Researchers at Harvard Medical School (HMS) have created spatial maps of melanoma tumors at single-cell resolution, revealing a war of attrition in which cancerous cells suppress the lethal activity of immune cells over time. The information could lead to better ways of diagnosing and treating skin and other cancer types. The study, publihed in the 11 April 2022 issue of Cancer Discovery provides a dynamic view of the immune-suppressing capabilities of melanoma cells at an unprecedented resolution.

“We’re able to see everything from normal skin to early lesions to invasive melanoma, sometimes all in one piece of tissue,” said Sandro Santagata, M.D., Ph.D., Associate Professor of Pathology at Brigham and Women’s Hospital and co-senior author on the paper with Peter Sorger, Ph.D., Professor of Systems Pharmacology. “You end up with this map of how melanoma is developing right in front of you.”

The maps reveal what Santagata describes as “the battle between tumor cells and immune cells” that results in melanoma succumbing when immune cells are victorious, and melanoma progressing when tumor cells win.

Cancer has been long considered a disease of the genome, explained said lead author Ajit Nirmal, HMS research fellow. “Recent studies, however, have begun to show the importance of the tumor’s local microenvironment that nurtures and sustains these dangerous cells,” he said.

In the current study, the researchers combined high-resolution microscopy with single-cell transcriptomics (the sum of all RNA transcription by a cell) to study immune evasion and immunoediting in primary melanoma. Immune evasion is the process by which tumor cells are able to avoid recognition by immune system cells that would normally recognize them as foreign and destroy them. Immunoediting is the process that results in immune-resistant cancer cells.

Previous studies using single-cell technologies identified cell types and cell states making up the tumor microenvironment.
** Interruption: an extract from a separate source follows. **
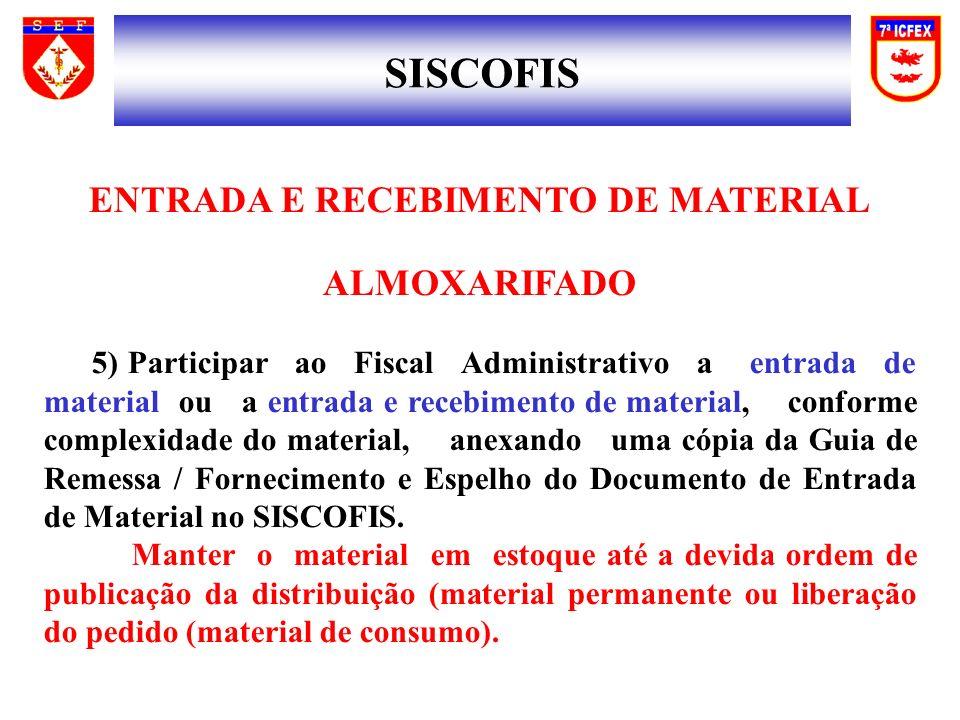 SISCOFIS ENTRADA E RECEBIMENTO DE MATERIAL ALMOXARIFADO 5) Participar ao Fiscal Administrativo a entrada de material ou a entrada e recebimento de mat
What researchers have not known until now is the spatial relationships between these cell types and how they organize themselves in a way that provides a favorable environment for the tumor to develop. “Advancements in spatial omics allow us to build a Google Maps-like view of the skin to study what is exactly happening that allows the tumors to develop,” Nirmal said.

In melanoma, the first-line therapy is surgery if any abnormality is even suspected. Tumor boundaries are often unclear, making complete removal difficult. “A biological understanding of the development process will allow us to develop biomarkers for better diagnosis of early lesions and deliver adjuvant therapies after the primary treatment, to destroy any remaining cancer cells,” Nirmal said.

The current study would not have been possible even five years ago, Nirmal said. The early proof-of-concept studies for multiplexed imaging and multiplexed spatial RNA detection were published in early 2012-2014. Only in the last couple of years, significant improvements in experimental and computational methodologies have allowed researchers to apply these technologies to biological questions.

The HMS team is currently working with much larger sets of early melanomas to identify characteristics that allow the tumors to recur locally and metastasize. The team also hopes others will apply their techniques to other cancer types. “We have only scratched the surface of the data,” Nirmal said. “Further development of these technologies can have enormous potential for personalized medicine that goes beyond the conventional tumor-centric drug targeting but rather by considering cancer as a systemic disease where we target the tumor eco-system as a whole.”